As a retailer that sells a variety of organic kapok and buckwheat hull meditation cushions, I am often asked about the pros and cons of each material. This can be a complicated question to answer in just a sentence or two, so I decided to publish a short article about each. Like almost everything else, the choice comes down to a matter of personal taste, but I hope these articles will help you make an informed decision.
Part One: Kapok
In case you’ve never heard of kapok, you’re not alone. This popular Asian tree is commonly found in Asia and its seeds have been used for thousands of years as traditional filler for Zafu cushions. Perhaps you’re surprised to hear that Zafu cushions have been around that long. So was I, but they have been practicing meditation for a very long time, and comfort is a top priority.
In recent years, the kapok tree has also been found in the Southern United States and parts of South and Central America. Known for their enormous seed pods, which burst open to reveal a downy-like seed-laden material, the kapok was among the first organic fillings for cushions. It’s no wonder that the kapok tree is so common throughout Asia. When the seeds pop open naturally, the wind can carry its fluff for miles and miles, dropping hundreds of seeds along the way.
In addition to being used for all kinds of mats, cushions and pillows, kapok became a popular choice for flotation devices. Since then, plastic foam material has become the norm, but kapok could still be used by people who insist on sustainable products.
Why do some people choose to buy kapok instead of buckwheat hulls?

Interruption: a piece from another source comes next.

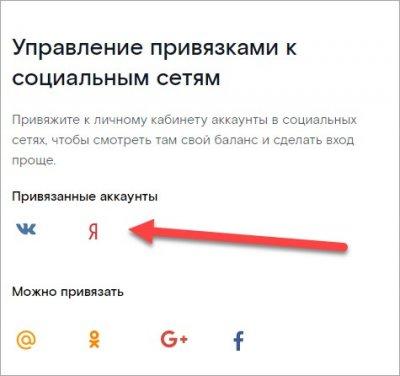 Привязка соцсети к Ростелекому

Like anything, the selection of one material over the other is a matter of taste. Just as some people prefer a feather pillow and others need one that has a foam structure, buckwheat hulls and kapok have their own unique qualities. But since this article is primarily about Kapok, I will focus specifically on Kapok filling.
Pros and cons of Kapok
1. It is the traditional filling that has been used throughout Asia for thousands of years.
2. Unlike buckwheat hulls, which conform to the shape of the body, kapok is softer and fluffier.

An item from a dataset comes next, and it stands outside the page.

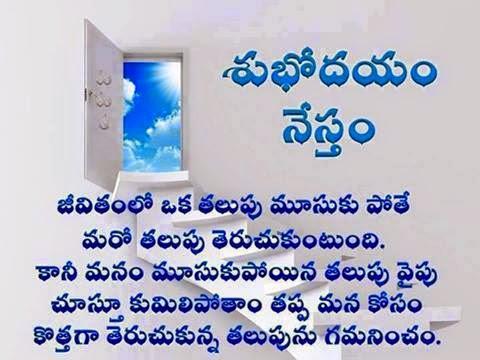 Shubhodayam Nestam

3. While Kapok cushions can tend flatten with use, they can easily be revived by squeezing or fluffing the cushion.
4. Compared to other materials, such as buckwheat hulls, Kapok is very lightweight.
1. The level of Kapok in a pillow cannot easily be changed because the fibers are blown into the cushion. This makes it virtually impossible to restuff a Kapok cushion unless you have professional equipment.
2. The kapok has a spongy yet firm feel to it, but it can be somewhat inconsistent and wobbly if used as a seat cushion.